Perhaps I imagined it, but when I asked David to introduce himself to our class, his black box seemed to shake with rage. “I am a forty-year-old mess,” he explained to twenty other participants with their cameras on. “I don’t want you to see me. I have brain cancer, and it has destroyed my life. First surgery. Now chemo.” Suddenly the box seemed to stand still. Go silent. Then David tried to speak, choked on his words, and mumbled, “I don’t know how much more I can take.” Then we heard a sob.

“It’s okay,” I said gently. “We often need tears—”

“But—why is this happening to me?” he blurted. “I am a teacher. I try to do good things. Why me?” While we couldn’t see him, we heard his soft sobs and felt his deep-seated turmoil.

After David we met dark-haired Sylvia from the Bay Area who sounded sad as she explained she had two boys and was facing an unexpected recurrence of breast cancer.  John was a tight-faced exec who had trouble looking at us as he explained he had not factored advanced colon cancer into his life, but he said he was holding up. We made our way around the boxes to the last student who popped her mic and spoke with the airiness of Tinkerbell.

“Hi.  I’m Cathy.  I, too, was surprised by metastatic breast cancer, and I know my odds are not good, but I accept that.” She looked across the gallery of our faces and shared a heartwarming smile with us. “I’m here to learn all I can in the time I have.” The light shined on her bald head and her words seemed to lift us up as they floated across our Zoom room.  “I want to live, I mean really live, while I can.” And her young voice resonated like a soft song, perhaps of a nightingale. She spoke gently like a poet, a youthful Mary Oliver. Her eyes sparkled and the light from a lamp in her room highlighted the shininess of her bald head. In that moment I wanted to reach out through the screen and hug this beautiful person. This Cathy.

Then something surprising happened. David popped his video and mic on, and he appeared in his little box on our screen. “Cathy, how old you?” he asked. Then he self-consciously tugged down his red ski cap to hide his baldness and raised his bushy black eyebrows.  “Is it okay to ask?”

Laughing gently Cathy clicked her mic back on. “Twenty-three, twenty-four in March.”

“Wow!” David looked awestruck. “I want to thank you. You are about half my age!  When I look at your beautiful bald head with the light shining on it, you are so calm and to think you, too, are facing . . .  .” He couldn’t finish the sentence, but he started again. “Thank you. I know I can learn from you.” In coming weeks, David did learn from Cathy. From all of us. And he never turned his camera off again.

While there is more to the story, the season is rushing at me, and I want to pause to remember just this moment. For sometimes when life feels impossible or maybe you realize you feel caught up in the stresses of the season, there are moments that slip into our lives and change us. Moments that truly matter. Moments that give us perspective on what is truly important.

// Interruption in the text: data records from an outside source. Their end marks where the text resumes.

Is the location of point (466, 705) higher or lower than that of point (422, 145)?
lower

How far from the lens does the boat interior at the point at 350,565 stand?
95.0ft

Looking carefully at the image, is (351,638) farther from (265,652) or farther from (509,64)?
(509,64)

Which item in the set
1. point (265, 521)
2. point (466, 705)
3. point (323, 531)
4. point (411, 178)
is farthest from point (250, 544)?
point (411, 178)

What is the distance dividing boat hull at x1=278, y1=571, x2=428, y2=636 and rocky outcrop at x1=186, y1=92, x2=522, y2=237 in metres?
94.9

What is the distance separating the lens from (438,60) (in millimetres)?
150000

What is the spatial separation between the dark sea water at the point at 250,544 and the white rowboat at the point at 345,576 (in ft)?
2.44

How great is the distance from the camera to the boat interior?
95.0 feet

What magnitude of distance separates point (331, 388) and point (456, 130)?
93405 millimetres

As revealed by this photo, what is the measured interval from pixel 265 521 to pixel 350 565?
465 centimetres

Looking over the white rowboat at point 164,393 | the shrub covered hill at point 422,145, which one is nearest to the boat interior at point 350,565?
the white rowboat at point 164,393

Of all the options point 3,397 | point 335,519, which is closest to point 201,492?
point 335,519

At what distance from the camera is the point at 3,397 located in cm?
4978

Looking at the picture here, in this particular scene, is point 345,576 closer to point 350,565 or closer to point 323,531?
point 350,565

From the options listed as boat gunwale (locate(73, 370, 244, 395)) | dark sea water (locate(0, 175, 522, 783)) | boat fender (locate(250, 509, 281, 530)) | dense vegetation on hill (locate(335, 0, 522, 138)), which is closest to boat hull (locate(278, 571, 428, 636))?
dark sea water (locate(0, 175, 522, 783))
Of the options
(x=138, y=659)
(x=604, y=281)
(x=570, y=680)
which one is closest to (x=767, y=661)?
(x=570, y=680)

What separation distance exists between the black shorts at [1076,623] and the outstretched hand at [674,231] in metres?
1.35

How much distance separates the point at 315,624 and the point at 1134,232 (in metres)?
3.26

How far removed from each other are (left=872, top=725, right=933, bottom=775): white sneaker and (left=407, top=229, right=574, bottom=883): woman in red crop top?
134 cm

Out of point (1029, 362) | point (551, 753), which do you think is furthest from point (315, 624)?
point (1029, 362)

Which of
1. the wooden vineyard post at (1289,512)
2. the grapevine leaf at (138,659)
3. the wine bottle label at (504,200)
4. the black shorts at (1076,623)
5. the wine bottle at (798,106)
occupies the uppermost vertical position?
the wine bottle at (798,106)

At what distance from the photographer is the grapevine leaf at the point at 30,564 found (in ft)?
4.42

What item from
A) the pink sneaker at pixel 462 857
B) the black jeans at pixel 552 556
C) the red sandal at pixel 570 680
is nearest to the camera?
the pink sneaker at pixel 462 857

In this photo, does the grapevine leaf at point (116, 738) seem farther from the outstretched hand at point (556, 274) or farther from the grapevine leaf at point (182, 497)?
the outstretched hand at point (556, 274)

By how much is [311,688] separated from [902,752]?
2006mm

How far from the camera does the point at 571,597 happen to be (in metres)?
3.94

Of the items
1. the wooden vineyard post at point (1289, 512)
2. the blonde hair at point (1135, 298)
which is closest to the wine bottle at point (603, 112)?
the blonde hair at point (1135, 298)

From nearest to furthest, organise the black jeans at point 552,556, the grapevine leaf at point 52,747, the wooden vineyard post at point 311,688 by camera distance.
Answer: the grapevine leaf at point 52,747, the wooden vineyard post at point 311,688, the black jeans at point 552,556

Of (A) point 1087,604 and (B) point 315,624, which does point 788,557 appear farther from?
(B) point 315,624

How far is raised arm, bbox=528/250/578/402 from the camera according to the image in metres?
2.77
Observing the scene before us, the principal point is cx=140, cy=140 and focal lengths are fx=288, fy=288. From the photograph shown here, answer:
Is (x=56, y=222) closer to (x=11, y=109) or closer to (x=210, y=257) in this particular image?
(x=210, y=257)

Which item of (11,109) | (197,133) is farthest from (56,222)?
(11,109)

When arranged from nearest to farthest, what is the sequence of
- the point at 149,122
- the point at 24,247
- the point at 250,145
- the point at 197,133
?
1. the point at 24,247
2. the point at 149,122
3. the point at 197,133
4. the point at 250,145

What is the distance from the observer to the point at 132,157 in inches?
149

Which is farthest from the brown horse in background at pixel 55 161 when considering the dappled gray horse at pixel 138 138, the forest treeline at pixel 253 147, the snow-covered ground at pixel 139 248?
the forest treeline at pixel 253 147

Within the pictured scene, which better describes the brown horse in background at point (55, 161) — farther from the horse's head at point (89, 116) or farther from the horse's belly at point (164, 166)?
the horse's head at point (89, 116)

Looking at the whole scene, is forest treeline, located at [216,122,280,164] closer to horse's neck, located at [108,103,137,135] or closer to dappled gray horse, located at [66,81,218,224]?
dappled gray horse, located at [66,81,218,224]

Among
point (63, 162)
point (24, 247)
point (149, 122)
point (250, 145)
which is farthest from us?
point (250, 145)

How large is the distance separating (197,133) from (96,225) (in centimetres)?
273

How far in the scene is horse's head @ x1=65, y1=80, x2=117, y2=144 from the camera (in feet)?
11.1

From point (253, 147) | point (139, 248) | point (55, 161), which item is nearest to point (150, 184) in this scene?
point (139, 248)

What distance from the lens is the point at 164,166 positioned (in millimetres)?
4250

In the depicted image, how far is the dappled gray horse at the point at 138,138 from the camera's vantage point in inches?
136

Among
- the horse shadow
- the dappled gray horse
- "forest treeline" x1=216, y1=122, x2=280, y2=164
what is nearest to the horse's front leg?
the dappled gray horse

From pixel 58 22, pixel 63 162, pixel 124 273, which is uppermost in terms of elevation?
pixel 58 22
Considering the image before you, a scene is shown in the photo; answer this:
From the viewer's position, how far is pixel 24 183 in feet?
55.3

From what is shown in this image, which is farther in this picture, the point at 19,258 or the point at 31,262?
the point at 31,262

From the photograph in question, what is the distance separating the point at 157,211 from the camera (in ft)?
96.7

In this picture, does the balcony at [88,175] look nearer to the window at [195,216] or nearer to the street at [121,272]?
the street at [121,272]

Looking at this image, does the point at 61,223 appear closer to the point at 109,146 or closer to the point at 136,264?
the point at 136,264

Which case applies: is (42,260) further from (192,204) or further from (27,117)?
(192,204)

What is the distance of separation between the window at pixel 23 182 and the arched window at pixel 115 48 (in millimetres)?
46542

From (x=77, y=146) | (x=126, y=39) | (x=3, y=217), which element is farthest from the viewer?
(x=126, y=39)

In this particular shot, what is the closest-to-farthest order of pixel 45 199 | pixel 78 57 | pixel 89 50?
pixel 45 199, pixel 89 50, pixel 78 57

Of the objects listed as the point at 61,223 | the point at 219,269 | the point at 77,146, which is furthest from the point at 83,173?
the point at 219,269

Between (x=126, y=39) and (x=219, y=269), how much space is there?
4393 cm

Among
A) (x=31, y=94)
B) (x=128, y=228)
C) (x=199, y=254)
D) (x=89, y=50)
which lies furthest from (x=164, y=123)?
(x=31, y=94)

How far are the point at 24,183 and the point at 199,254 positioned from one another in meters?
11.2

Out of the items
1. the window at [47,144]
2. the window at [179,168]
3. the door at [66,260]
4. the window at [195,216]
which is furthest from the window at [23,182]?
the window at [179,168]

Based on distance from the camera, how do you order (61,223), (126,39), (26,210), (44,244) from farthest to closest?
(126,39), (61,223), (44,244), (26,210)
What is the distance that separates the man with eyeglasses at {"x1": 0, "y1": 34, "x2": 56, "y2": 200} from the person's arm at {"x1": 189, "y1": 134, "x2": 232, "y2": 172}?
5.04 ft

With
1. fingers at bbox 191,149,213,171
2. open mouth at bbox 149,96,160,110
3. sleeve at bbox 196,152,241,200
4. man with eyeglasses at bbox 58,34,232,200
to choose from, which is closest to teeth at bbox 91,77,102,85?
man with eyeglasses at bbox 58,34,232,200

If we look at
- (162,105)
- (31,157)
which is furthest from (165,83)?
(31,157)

Sometimes the inexplicable slices through the darkness. Someone’s words, the sound of their voice, a smile, or the light shining on their bald head can capture us unexpectedly and leave us floating, awash in joy.

Cathy, amid a battle for her young life, was showing us how to paint the world in stunning shades. She had joy for the moments she had. She had a curiosity that propelled her to keep learning. Her words were colored in hope—and she wrapped that around us.

Perhaps a moment like this is a glimmer. Perhaps it is grace. But whatever energy slips through the darkness and taps us on the shoulder, leaving us moved and possibly changed, it is worth remembering. It is a great gift. Maybe the most important gift we can give or receive.

So as we go about the hustle and bustle of this season, my wish for you is simple. May your holidays be rich in moments of joy, hope, and unexpected grace.